Eventually the nails will separate and lift off, or become grossly distorted. Most commonly, the toenails are the ones affected.

Unfortunately surface applications are rarely sufficient to remedy the situation, nor is removing the affected nail. The most effective treatment is regular clipping of the nail, plus the taking of specific anti-fungal tablets. Because of a toenail’s slow rate of growth, and the necessity to take the medication for the entire growth period of the nail, this treatment may be required for anything between 6-18 months.

An ingrown toenail forms when the edge of the nail penetrates the adjoining soft tissue. The first symptoms are redness and pain, followed by swelling and a discharge. Secondary infection then frequently occurs. The most common causes of this problem are ill-fitting shoes, nails that have been cut too short, excessive curvature of the nail, and flat feet. The first three of these problems may be avoided by wearing adequately wide and long shoes, as well as by cutting the nails straight across and not too short. Mild cases may be treated with wet dressings and packing sterile cotton wool under the affected edge of the nail. Antibiotics may also be necessary. Severe cases may require an operation.

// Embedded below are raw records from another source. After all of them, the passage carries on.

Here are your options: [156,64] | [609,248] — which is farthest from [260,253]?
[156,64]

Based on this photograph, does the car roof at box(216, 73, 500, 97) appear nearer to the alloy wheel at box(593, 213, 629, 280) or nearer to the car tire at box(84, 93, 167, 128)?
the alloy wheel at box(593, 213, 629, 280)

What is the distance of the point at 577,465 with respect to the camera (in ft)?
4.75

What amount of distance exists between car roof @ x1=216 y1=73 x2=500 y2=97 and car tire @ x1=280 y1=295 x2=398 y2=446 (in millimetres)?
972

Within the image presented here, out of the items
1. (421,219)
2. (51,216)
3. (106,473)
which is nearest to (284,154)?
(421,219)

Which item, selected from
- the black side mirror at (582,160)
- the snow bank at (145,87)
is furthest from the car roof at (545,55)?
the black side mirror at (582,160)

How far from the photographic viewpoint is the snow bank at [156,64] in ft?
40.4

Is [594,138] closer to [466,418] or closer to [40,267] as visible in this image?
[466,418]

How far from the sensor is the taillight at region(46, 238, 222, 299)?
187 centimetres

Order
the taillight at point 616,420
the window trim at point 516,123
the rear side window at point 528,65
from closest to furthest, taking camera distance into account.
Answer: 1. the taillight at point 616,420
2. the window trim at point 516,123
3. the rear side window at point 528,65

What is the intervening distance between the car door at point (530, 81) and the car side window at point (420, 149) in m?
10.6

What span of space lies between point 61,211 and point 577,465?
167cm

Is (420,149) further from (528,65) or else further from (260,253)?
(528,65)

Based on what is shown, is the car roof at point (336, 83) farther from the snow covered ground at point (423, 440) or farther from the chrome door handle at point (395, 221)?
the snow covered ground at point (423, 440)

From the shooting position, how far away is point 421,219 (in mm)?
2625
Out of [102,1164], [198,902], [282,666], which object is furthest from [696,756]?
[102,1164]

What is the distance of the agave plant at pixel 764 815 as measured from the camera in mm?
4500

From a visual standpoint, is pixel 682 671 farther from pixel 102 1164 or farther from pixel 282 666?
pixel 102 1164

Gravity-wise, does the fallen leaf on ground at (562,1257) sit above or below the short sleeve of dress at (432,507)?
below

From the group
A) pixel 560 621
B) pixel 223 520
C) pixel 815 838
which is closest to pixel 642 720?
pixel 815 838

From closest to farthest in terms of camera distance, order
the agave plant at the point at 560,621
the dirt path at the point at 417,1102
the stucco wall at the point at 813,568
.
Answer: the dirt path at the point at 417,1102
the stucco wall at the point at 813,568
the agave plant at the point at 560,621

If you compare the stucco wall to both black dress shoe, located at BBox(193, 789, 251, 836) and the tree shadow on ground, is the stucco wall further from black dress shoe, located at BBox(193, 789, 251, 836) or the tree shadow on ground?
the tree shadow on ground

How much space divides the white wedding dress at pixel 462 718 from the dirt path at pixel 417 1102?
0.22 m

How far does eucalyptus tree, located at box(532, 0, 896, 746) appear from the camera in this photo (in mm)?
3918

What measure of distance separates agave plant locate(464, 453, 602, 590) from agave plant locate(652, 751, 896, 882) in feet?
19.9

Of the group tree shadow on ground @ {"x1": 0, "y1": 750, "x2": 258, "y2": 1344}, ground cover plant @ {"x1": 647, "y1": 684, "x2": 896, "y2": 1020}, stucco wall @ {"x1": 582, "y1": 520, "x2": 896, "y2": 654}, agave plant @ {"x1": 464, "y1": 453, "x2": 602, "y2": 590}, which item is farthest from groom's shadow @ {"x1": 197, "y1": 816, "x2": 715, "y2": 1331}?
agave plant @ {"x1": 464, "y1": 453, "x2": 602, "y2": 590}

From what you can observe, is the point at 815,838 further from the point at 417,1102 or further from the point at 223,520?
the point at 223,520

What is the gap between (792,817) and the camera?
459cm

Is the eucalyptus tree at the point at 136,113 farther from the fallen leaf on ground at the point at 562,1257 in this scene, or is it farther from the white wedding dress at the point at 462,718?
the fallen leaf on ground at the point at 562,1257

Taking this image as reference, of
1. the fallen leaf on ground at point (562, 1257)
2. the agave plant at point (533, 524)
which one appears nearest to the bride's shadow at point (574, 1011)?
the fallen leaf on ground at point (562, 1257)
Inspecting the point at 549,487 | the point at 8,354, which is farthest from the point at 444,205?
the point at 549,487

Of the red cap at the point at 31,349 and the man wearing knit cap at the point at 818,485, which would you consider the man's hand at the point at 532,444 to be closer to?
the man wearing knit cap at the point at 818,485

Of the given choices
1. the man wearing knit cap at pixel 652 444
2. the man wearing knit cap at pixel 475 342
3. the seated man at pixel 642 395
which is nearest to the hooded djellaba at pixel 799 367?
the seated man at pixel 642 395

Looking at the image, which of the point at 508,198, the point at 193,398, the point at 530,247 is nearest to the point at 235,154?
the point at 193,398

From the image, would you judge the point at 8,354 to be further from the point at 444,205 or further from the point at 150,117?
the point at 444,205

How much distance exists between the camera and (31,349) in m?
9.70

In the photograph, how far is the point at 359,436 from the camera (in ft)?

A corn is a cone-shaped overgrowth of hard skin with a central core. Corns usually occur over bony prominences, such as toe joints, or between the toes. They are a result of chronic pressure or rubbing for long periods. Poorly fitting shoes are the most common cause, but arthritis, improperly positioned toes or bony spurs may also be involved. Prevention requires shoes to fit properly and, occasionally, mechanical devices to position the toes correctly. Otherwise the corn may be padded over or gradually pared down. The latter may be done with either a salicylic acid paste or the help of a podiatrist. If there is an underlying bony spur, then an orthopaedic surgeon may have to deal with it.

Psoriasis frequently affects the nails, resulting in deformities which may precede all other manifestations of the disease. Although the nails may occasionally be the only part of the body affected, in most cases of psoriasis, the symptoms are much more widespread. Almost all patients with psoriasis find their nails are affected at some time during the course of their disease. This, however, may be quite transient. The character istic changes are fine thimble-like pitting, lifting, discolouration, and gross thickening of the nails. Treatment of nail psoriasis is most unsatisfactory. Some cases clear spontaneously, whereas others respond to rather painful cortisone injections into the nail-fold.

Eczema or dermatitis affecting the hands will often affect the nail as well. The usual symptoms are transverse ridging, coarse pitting, discolouration, and eventually marked deformity of the nail. This will all correct itself once the eczema or dermatitis is controlled.